Kemudian menurut koalisi, alih-alih menunjukkan ketegasan, kasus ini justru menunjukkan inkompetensi sekaligus watak kuno petugas kepolisian yang hanya mengedepankan tindakan represif ketimbang preventif dalam melaksanakan tugasnya.
Koalisi menilai, hal ini bertentangan dengan semangat yang mengharuskan polisi menjadi polisi sipil dengan pendekatan yang menjunjung tinggi prinsip-prinsip negara hukum, demokrasi, dan hak asasi manusia.
Oleh karena itu, koalisi mendesak Kapolri memerintahkan jajarannya untuk melakukan pemeriksaan secara profesional, transparan, dan akuntabel dalam kasus ini dengan memperhatikan asas kepentingan terbaik bagi anak.
Kemudian, mendesak lembaga negara independen secara aktif melakukan pemeriksaan dalam kasus ini sesuai cakupan wewenangnya.

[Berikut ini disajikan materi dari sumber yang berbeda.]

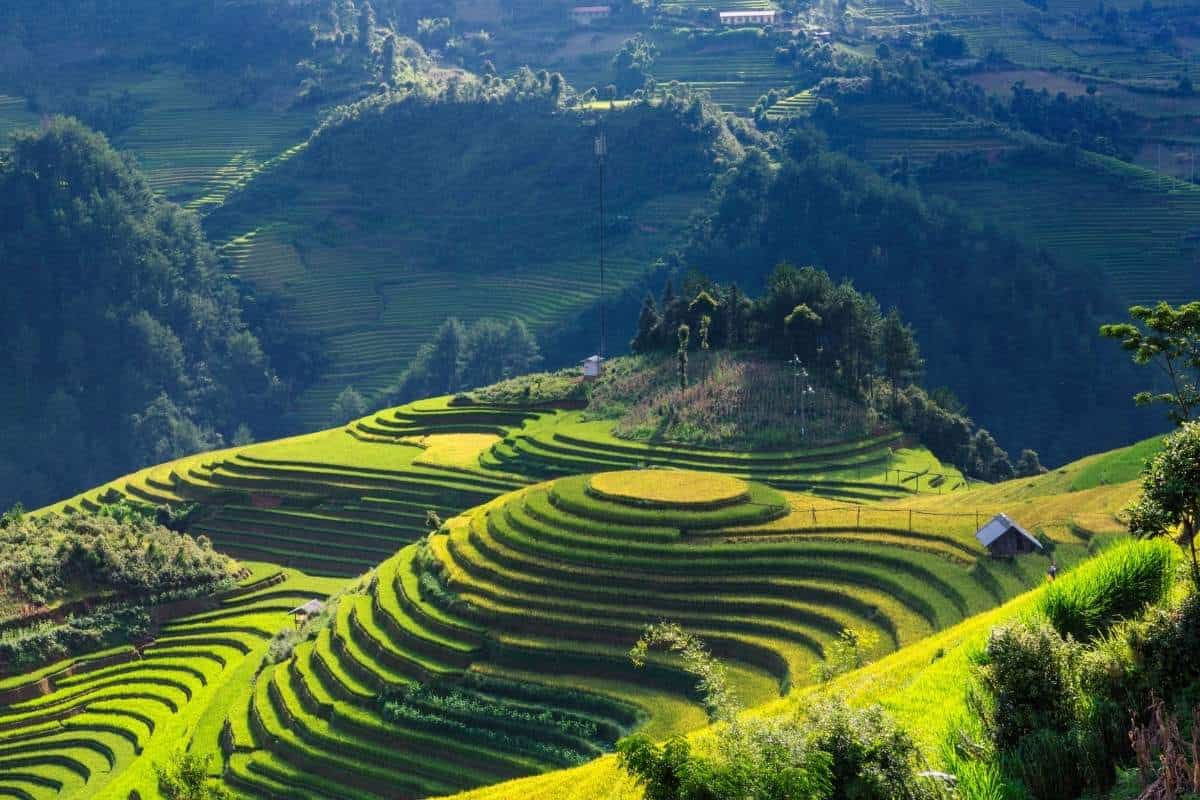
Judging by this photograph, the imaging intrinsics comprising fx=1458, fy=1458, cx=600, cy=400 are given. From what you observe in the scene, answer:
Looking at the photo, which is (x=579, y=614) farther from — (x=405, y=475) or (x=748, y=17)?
(x=748, y=17)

Koalisi juga mendesak Kapolri segera melakukan evaluasi total penggunaan kekuatan dalam tugas-tugas pemolisian;
Selain itu, Presiden diminta membentuk tim independen dengan keterwakilan masyarakat sipil yang memadai untuk melakukan kajian evaluatif tentang penggunaan kekuatan kepolisian dan eksesnya terhadap keamanan warga negara.
Terakhir, koalisi mendesak Presiden dan DPR segera menindaklanjuti persoalan-persoalan yang menyangkut Polri belakangan ini dengan agenda konkret reformasi kepolisian berkelanjutan secara struktural, instrumental, dan kultural demi memastikan kerja-kerja kepolisian profesional, transparan, dan akuntabel.